▶ RECORD LIST

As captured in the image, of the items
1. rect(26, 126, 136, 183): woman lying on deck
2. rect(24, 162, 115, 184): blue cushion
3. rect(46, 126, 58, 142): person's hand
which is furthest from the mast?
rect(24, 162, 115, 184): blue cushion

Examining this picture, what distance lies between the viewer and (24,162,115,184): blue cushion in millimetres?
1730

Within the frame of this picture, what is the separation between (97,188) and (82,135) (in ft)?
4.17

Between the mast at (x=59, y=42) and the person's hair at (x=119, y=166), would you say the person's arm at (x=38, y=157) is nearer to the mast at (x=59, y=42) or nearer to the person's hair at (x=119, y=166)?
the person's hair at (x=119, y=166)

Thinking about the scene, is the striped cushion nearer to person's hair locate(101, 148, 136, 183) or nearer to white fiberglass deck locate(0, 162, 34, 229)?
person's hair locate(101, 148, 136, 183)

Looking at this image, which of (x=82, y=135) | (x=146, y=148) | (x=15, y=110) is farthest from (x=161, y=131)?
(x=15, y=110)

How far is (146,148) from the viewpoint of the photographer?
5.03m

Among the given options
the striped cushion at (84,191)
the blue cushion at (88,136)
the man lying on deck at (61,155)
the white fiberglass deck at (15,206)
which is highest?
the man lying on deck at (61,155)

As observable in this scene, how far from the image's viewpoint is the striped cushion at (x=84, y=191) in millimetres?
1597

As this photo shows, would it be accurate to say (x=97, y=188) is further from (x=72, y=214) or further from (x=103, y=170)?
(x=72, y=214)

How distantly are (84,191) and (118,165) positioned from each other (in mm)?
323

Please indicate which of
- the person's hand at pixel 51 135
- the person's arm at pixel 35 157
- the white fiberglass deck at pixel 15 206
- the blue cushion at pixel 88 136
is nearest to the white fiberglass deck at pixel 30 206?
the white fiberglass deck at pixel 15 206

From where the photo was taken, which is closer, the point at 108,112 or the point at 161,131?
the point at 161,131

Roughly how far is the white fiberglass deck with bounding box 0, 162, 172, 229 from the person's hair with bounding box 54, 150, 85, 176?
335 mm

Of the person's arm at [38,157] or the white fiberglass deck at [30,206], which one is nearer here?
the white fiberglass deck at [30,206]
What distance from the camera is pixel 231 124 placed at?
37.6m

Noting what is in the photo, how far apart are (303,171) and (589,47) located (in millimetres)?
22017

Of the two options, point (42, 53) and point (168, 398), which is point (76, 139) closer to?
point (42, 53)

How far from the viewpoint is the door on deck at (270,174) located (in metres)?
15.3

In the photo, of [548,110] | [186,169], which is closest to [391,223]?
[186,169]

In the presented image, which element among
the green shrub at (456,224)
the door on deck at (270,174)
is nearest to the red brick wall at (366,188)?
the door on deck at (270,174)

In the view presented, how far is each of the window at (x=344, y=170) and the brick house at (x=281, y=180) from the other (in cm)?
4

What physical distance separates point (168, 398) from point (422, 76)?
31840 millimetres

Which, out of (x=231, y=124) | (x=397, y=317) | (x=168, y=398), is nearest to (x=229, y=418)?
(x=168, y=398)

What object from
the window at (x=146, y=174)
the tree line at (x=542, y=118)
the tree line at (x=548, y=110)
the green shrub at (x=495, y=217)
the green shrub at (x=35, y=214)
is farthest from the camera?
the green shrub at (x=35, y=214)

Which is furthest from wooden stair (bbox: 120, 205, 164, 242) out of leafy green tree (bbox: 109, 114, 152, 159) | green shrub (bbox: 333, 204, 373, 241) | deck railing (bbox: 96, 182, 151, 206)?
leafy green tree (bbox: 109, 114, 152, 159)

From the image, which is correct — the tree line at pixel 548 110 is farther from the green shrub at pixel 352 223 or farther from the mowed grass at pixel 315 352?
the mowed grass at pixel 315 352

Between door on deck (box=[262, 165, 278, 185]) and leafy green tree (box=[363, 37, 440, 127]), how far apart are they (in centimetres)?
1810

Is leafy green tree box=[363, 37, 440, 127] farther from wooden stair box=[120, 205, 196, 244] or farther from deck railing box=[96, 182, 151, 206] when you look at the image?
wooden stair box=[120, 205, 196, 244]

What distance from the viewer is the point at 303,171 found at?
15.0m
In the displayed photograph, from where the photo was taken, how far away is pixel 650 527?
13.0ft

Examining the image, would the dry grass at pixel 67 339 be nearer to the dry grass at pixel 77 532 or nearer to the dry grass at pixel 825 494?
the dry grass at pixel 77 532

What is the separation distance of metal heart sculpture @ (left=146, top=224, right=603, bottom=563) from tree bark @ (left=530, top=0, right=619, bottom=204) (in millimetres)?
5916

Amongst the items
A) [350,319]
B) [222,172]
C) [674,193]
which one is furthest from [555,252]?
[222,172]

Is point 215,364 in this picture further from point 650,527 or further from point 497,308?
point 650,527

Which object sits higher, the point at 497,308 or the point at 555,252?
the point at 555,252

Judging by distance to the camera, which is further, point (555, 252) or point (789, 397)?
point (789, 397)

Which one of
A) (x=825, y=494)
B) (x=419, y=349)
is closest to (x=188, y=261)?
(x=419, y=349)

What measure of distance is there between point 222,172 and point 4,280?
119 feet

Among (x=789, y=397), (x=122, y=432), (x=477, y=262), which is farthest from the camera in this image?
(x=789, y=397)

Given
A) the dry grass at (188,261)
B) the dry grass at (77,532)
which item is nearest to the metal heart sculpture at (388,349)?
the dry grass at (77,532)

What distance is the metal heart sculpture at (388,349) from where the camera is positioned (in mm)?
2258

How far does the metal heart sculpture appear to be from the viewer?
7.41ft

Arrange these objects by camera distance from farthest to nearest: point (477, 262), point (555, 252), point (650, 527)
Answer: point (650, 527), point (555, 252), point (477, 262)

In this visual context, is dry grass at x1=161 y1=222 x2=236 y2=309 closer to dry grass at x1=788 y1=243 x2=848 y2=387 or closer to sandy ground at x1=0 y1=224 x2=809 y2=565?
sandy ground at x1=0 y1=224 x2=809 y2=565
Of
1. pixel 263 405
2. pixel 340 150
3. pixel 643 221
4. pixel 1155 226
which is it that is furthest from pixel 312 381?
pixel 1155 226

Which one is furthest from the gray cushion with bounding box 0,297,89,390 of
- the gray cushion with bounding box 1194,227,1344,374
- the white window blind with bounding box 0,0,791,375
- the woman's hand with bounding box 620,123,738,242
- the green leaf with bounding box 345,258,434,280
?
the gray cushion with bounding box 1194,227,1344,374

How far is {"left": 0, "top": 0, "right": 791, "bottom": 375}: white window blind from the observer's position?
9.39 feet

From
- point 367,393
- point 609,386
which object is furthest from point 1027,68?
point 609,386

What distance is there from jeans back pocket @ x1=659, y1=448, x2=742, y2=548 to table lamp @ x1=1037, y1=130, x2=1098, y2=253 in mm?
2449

▶ WHAT IS NEEDED
Locate every line in the items above that contains the word "window", and copy each of those lines out in full.

▶ SOLVED PROBLEM
In the view presented, how far is each of the window at (x=344, y=170) and the brick house at (x=281, y=180) from the other (in cm)?
the window at (x=146, y=174)
- the white window blind with bounding box 0,0,791,375
How far is {"left": 0, "top": 0, "right": 791, "bottom": 375}: white window blind from the observer's position?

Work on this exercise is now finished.